China rechaza la “presión máxima” y promete defender sus intereses
China rechaza la “presión máxima” y promete defender sus intereses

Irán celebró la postura de China contra la nueva ronda de sanciones estadounidenses y aseguró que el respaldo de Beijing evidencia la solidez de su asociación estratégica.

El presidente del Parlamento iraní, Mohammad Bagher Qalibaf, afirmó que los vínculos bilaterales trascienden las relaciones convencionales sometidas a presiones de terceros.

“La asociación estratégica integral entre Irán y China se basa en el respeto mutuo, la cooperación beneficiosa y una visión compartida de un mundo multipolar. Esta relación no necesita el permiso de nadie”, sostuvo Qalibaf en una publicación en X.

El dirigente iraní señaló que ambos países continuarán profundizando su cooperación bajo el acuerdo estratégico de 25 años suscrito en marzo de 2021. Asimismo, calificó la posición de Beijing como una declaración de principios frente a las medidas coercitivas contra Teherán.

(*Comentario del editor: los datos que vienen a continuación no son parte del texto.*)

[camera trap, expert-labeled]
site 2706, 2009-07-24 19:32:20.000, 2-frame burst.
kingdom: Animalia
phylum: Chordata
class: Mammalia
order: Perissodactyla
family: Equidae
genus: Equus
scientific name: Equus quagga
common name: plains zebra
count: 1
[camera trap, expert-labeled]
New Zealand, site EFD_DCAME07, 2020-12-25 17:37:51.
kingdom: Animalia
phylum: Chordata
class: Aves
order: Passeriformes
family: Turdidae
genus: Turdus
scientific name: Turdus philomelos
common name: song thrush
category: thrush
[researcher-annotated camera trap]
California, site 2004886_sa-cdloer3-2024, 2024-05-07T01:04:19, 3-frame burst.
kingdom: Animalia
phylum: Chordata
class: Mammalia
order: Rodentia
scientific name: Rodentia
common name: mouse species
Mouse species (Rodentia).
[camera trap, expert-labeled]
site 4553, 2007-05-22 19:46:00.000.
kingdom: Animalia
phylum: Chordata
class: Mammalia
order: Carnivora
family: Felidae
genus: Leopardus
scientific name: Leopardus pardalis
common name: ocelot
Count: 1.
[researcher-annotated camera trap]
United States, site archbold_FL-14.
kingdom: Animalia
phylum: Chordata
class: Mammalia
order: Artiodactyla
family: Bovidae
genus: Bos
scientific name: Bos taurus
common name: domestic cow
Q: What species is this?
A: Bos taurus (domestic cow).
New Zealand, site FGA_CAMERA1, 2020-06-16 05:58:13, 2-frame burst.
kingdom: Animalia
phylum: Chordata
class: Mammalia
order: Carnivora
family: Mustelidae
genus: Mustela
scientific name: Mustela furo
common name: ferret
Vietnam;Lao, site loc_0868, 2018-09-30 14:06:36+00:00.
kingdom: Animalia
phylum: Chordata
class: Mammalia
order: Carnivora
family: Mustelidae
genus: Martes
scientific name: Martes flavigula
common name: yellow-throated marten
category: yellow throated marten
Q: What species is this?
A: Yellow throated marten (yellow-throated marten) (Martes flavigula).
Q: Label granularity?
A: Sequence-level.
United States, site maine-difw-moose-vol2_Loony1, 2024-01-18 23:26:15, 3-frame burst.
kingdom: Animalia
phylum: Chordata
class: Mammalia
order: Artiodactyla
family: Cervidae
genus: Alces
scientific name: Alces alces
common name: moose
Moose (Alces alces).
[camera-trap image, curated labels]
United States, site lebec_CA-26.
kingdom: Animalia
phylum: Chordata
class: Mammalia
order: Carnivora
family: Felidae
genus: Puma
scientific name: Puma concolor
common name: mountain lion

China afirma que su cooperación con Irán no será alterada por Estados Unidos

La reacción iraní se produjo después de que el Ministerio de Asuntos Exteriores de China rechazara las denominadas sanciones económicas del “Día D” anunciadas por Washington contra Irán.

Beijing advirtió que las restricciones sin respaldo del derecho internacional o del Consejo de Seguridad de la ONU agravan las tensiones y afectan el orden económico mundial.

China reafirmó que preservará sus vínculos con Teherán y adoptará las medidas necesarias para proteger sus intereses frente a presiones externas.

“La cooperación de China con Irán cumple con el derecho internacional. Beijing se opone firmemente a las sanciones que carecen de fundamento en el derecho internacional o de un mandato del Consejo de Seguridad de la ONU”, declaró el portavoz de la Cancillería China, Lin Jian.

China se mantiene como el principal socio comercial de Irán desde la retirada estadounidense del acuerdo nuclear en 2018 y la posterior reimposición de sanciones.

Pese a la presión de Washington, los intercambios entre el gigante asiático y la nación persa, particularmente en el sector petrolero, han continuado, mientras ambos gobiernos defienden el diálogo y la negociación frente a la política de “máxima presión”.